Python监控引用计数
Python #引用计数2012-11-14 22:44
问题缘起于python-cn邮件列表的一个问题:http://groups.google.it/group/python-cn/browse_thread/thread/758891b4342eb2d9/92c12bf6acd667ac
有趣的是,为什么在Python2.4中sys.getrefcount(11111111)的结果是2,到了Python2.5中却摇身一变,变成了 3?更令人惊奇的是,如果你在Python2.5的IDLE中运行sys.getrefcount(111111),你会惊奇地发现,好了,现在的结果又 变成2了。我们知道sys.getrefcount输出的是一个对象的引用计数,为什么相同的代码,相同的对象,在不同的运行环境中的引用计数却不同了? 原因是,我们有一个致命的疏漏。

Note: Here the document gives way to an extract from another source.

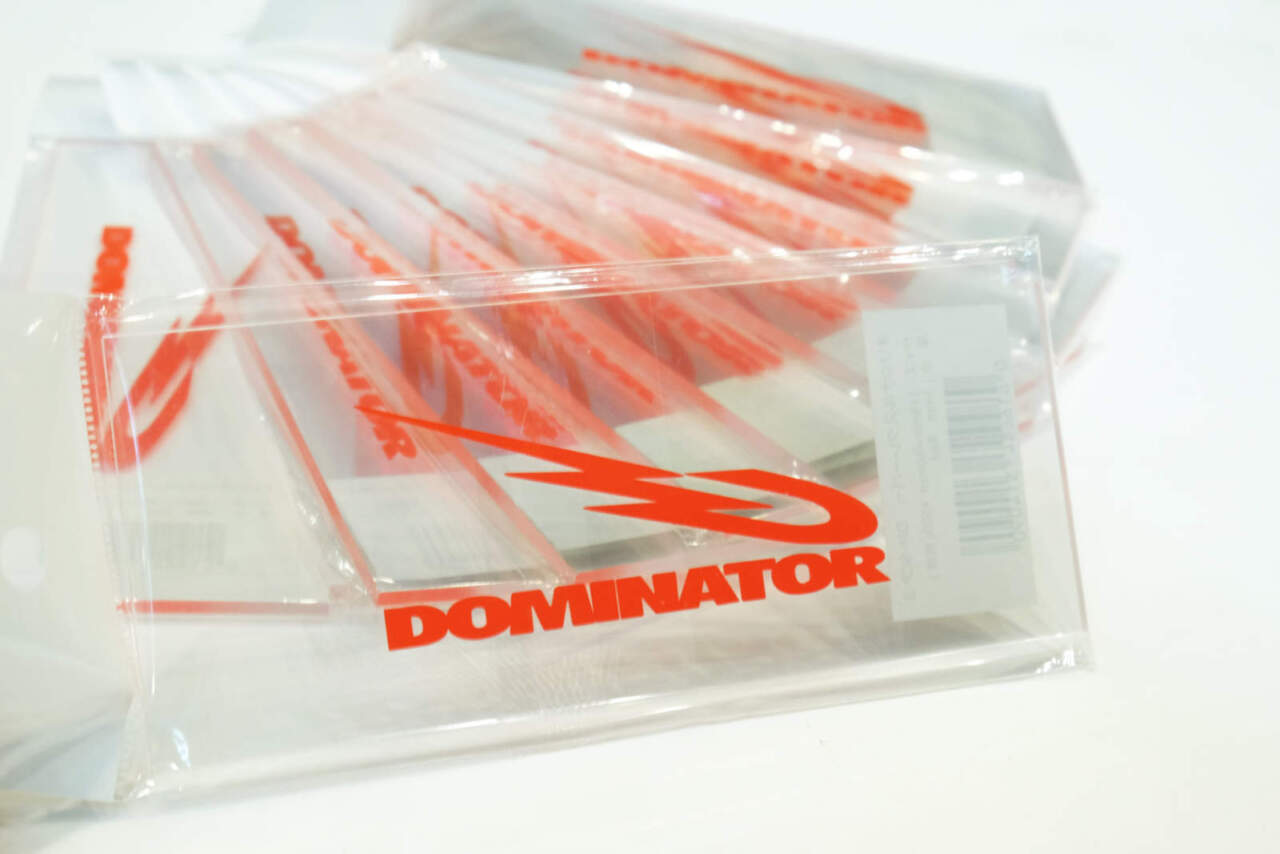 DOMINATORスクレーパー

在考察sys.getrefcount时,我们只看到了它的运行结果,但是实际上在运行的背后还有一个更加重要的幕后推手——编译。为了确认编译是否对对象的引用计数产生影响,我们来考察几个例子:
1、交互式环境下:
Python 2.5 (r25:51908, May 27 2007, 09:33:26) [MSC v.1310 32 bit (Inte
32
Type "help", "copyright", "credits" or "license" for more information.
>>> import sys
>>> sys.getrefcount(11111111)
3
2、文件方式执行 :
[ref.py]
import sys
print sys.getrefcount(11111111)
结果如下:
F:/compile/Python-2.5/PCbuild>python ref.py
3
3、文件方式执行(避开编译影响)
[demo.py]
import ref
结果如下:
F:/compile/Python-2.5/PCbuild>python demo.py
2
由此可见,实际上多余的引用是由Python的编译过程贡献的,在1、2两种执行方式下,Python都会在开始时激活一个编译的动作;而在执行方式3下,import机制会导致产生一个ref.pyc文件,所以不会在每次执行时都会激活编译动作。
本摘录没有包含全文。